BB was being monitored approximately every two months. She started Zometa in September 2005. In October 2005, her CT scan revealed complete resolution of the tumor. Her oncologist was shocked. In his clinical experience, he had not witnessed a remission of stage 4 NSCLC. He told both her and her daughter that she is doing better than 95% of his patients and that the conventional treatment was only an attempt to slow progression. She later found out from her daughter (when she was in remission) that the oncologist said she had only eight months to live even with aggressive treatment. Tarceva and radiation does not cure stage 4 NSCLC; it may at best improve disease-free survival, not overall survival. Her subsequent CT scan and bone scan on July 11, 2006 and May 7, 2007 PET scan still demonstrate complete remission of the cancer, including the metastasis to her lumbar and thorasic lesions and several lymph nodes. She no longer has any hypermetabolic uptake in her PET scan evidenced at diagnosis and in August 2005. Her quality of life is 100%, although she takes care of her homebound husband. She reduced her dose of Poly-MVA to two teaspoons a day in February 2007.

She is being monitored with alternating CT, PET, and occasional bone scans approximately ever four months. The time between scans continues to increase as she remains in remission. If at any point in time there is evidence of tumor growth on the scan, she will immediately increase her Poly-MVA dose to eight teaspoons a day or more. Her oncologist recently took her off Zometa which she had taken for two years. An X-ray on July 12, 2007 was negative for cancer and otherwise normal. For many years, BB has been taking lasix and potassium for peripheral vascular disease as well as CoQ10 and several other vitamins, minerals, and antioxidants

Update 9/26/07: New CT scan report on 9/4/07--No evidence of significant mediastinal, hillar, or axillary adenopathy. A 3.5 mm hypoattenuating lesion within the right lobe of liver is unchanged and represents a cyst, and a small renal cyst is also seen. Scattered lymph nodes are not enlarged by size criteria. The spleen, pancreas, adrenal glands, left kidney, stomach, and duodenum are unremarkable in appearance. A right hip replacement is visualized. A 11 mm nodular density in left lower lobe and 3 mm ovoid nodular density in the lingual are unchanged from the prior study (CT scan). Stable hepatic, right renal cysts.

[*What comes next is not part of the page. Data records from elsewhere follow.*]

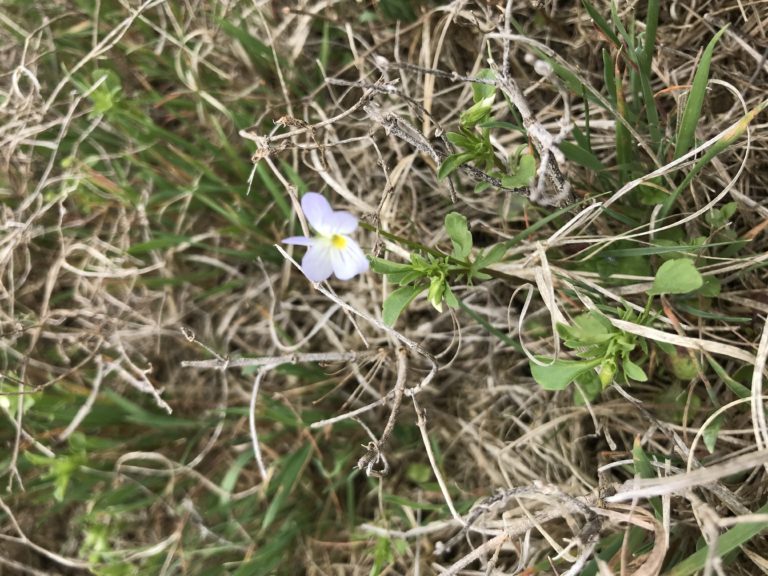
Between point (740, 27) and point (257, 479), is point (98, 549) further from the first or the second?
point (740, 27)

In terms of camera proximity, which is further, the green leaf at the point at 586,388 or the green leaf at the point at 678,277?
the green leaf at the point at 586,388

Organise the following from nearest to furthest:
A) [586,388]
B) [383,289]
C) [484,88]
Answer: [484,88] → [586,388] → [383,289]

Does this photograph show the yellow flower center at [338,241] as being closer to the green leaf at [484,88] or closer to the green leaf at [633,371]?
the green leaf at [484,88]

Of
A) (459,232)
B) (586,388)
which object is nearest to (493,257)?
(459,232)

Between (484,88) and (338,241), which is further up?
(484,88)

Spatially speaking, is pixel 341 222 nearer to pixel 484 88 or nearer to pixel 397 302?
pixel 397 302

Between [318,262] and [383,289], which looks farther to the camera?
[383,289]

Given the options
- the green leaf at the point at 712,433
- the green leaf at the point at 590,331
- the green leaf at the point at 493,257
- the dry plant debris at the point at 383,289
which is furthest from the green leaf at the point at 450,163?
the green leaf at the point at 712,433
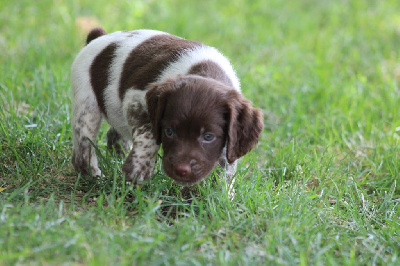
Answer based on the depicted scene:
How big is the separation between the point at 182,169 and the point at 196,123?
0.34m

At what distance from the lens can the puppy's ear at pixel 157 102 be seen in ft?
12.7

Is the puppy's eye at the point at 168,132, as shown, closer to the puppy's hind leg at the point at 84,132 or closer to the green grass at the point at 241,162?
the green grass at the point at 241,162

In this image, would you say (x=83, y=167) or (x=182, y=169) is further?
(x=83, y=167)

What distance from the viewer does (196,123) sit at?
12.4 feet

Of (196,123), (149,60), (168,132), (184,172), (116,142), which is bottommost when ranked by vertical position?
(116,142)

Update 9/26/07: New NM bone scan whole body on 9/4/07--The increased activity of the upper thoracic spine seen on the current study was present on the prior examination (7/11/06), but it is much less intense today. Mild activity within the lumbar spine was present on the prior examination as well and is likely degenerative and is unchanged. Oncologist viewed both reports and considers patient in remission.

Case Study 3

JS was diagnosed with glioblastoma stage 4 in December 2003 at the age of 48. He was told it was very aggressive, and it doubles every seven to 14 days. In the same month, he had surgery where all visible brain tumor was removed. He also went through 33 rounds of intensity modulated radiation therapy and rotating gamma. He completed his treatments by February 2004. He refused any chemotherapy and Temador and was told by his oncologist that the Christmas he celebrated in December would be his last. However, he did take Dilantin since he had previous seizures and wanted to prevent another one from occurring. Even with follow-up chemotherapy and Temador, he was told that it was unlikely he would survive more than one year.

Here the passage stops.